OK, let's try another angle.
Before MLB instituted the wild card:
- 14% of all teams made the playoffs (1 out of 7 teams in each of 4 divisions).
- 17% of all teams were in the playoffs before expansion (1 out of 6 teams in each division).
- 10% of teams played in the World Series before divisions and playoffs were ever created. It was at 12.5% in Babe Ruth's day.
Before the NFL instituted wild card games in 1970:
- 25% of all teams made the playoffs (1 out of 4 teams in each of 4 divisions)
- 20% of all teams made championship game before the playoffs were created (1 out of 5 teams in 2 divisions)

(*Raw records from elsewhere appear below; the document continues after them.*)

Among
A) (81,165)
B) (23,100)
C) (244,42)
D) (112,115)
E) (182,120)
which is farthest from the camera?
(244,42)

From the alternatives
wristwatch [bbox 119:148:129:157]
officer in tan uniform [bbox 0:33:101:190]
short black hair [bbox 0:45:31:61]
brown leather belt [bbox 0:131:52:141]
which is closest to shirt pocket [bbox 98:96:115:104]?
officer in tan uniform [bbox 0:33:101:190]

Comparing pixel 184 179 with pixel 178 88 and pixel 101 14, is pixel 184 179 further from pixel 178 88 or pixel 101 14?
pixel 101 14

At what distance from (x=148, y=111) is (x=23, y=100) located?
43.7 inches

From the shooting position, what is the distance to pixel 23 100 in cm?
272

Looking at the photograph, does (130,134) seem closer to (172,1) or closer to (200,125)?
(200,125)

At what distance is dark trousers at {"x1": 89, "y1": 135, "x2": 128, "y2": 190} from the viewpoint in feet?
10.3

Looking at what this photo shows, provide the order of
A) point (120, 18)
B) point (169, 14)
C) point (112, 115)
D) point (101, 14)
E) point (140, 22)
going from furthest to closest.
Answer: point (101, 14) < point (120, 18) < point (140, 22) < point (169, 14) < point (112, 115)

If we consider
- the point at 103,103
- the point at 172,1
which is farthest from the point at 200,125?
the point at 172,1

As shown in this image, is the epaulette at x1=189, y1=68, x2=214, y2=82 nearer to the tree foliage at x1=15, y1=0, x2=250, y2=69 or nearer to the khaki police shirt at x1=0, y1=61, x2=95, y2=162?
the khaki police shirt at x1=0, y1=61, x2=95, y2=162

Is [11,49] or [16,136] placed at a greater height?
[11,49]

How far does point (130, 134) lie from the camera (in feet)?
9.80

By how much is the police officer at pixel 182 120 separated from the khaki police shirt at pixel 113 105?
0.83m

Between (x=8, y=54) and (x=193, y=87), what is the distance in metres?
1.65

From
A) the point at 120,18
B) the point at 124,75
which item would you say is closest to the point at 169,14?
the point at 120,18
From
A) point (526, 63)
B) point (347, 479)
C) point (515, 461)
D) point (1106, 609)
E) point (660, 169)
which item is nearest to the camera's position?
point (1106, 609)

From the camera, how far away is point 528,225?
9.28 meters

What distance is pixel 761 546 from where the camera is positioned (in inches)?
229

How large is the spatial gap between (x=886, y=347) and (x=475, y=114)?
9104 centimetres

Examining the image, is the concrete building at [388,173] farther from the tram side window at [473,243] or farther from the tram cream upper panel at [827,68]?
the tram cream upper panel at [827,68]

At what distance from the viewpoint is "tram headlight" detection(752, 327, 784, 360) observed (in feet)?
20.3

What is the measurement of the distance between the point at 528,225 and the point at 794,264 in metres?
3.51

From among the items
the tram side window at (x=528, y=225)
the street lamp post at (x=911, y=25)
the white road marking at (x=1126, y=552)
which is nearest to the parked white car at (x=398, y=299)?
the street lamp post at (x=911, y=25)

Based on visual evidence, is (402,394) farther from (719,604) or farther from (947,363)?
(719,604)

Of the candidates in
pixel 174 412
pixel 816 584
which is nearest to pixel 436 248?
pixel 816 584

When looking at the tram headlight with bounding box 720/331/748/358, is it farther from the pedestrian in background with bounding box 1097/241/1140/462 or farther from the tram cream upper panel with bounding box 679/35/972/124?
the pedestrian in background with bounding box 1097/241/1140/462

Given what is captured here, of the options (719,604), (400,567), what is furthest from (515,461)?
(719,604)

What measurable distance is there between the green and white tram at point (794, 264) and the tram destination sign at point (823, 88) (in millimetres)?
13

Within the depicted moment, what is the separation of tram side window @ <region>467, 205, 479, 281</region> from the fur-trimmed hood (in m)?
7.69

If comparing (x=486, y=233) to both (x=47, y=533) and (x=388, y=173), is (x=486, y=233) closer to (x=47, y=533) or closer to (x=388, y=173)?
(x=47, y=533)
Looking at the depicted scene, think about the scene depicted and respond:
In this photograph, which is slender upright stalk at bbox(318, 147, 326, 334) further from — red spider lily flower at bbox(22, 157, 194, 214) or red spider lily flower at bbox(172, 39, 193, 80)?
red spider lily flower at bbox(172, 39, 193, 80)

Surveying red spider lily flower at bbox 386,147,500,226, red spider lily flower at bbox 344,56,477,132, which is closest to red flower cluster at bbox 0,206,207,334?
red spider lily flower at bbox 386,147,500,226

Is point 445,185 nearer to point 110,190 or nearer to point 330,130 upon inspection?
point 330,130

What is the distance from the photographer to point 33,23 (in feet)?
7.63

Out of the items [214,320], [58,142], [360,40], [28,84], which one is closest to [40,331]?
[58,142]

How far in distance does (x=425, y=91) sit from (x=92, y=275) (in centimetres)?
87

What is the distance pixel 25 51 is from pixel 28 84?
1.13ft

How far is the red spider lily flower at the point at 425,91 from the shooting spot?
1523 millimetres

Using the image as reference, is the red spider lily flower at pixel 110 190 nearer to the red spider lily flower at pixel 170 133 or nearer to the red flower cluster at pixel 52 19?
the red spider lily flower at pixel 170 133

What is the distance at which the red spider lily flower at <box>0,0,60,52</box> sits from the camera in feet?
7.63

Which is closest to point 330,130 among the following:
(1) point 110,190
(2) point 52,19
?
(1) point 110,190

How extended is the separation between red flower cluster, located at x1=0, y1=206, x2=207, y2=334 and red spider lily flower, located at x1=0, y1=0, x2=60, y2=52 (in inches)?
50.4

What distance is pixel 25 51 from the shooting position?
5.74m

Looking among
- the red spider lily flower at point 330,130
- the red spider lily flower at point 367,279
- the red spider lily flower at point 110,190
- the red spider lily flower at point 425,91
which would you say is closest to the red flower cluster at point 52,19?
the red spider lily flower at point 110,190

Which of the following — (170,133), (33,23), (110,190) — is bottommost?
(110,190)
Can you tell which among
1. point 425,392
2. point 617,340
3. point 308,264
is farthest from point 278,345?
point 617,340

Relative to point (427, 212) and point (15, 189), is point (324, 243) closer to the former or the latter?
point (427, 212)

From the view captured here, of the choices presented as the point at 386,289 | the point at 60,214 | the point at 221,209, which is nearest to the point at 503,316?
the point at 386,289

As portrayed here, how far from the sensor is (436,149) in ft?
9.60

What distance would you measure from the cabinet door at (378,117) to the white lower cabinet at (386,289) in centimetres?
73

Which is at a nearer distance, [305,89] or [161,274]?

These were the "bygone" eras when many people think the post-seasons were at their purest. In both leagues, you can at least say every team's strength of schedule was roughly the same since they played each other, so it was easy to evaluate the teams. Still, look at those percentages.
Contrast that with:
The FBS now has 130 schools; 10 conferences, plus a group of 7 independents. A 12 team playoff is only 9% of all teams. Even if we only counted Power 5 schools (65 schools) that only amounts to 18% of teams but, of course, it would be wrong to only include Power 5 schools.
9% of all schools is low by any reasonable standard. The current 4-team format amounts to a whopping 3% of all teams. And for anyone who thinks, "I don't care about MLB or the NFL",
no other college sport is as playoff-restrictive as FBS football has been. All other college sports have relatively bigger playoff systems including FCS football.
There is no good reason for the FBS to be as playoff-restrictive as it has been. In fact, the opposite is true. Why? Because schedules are nowhere near the same strength. There is nowhere close to enough intersectional play to properly evaluate a lot of the schools. Only a handful of schools actually play national schedules like ND.
A playoff consisting of 9% of all teams isn't too much.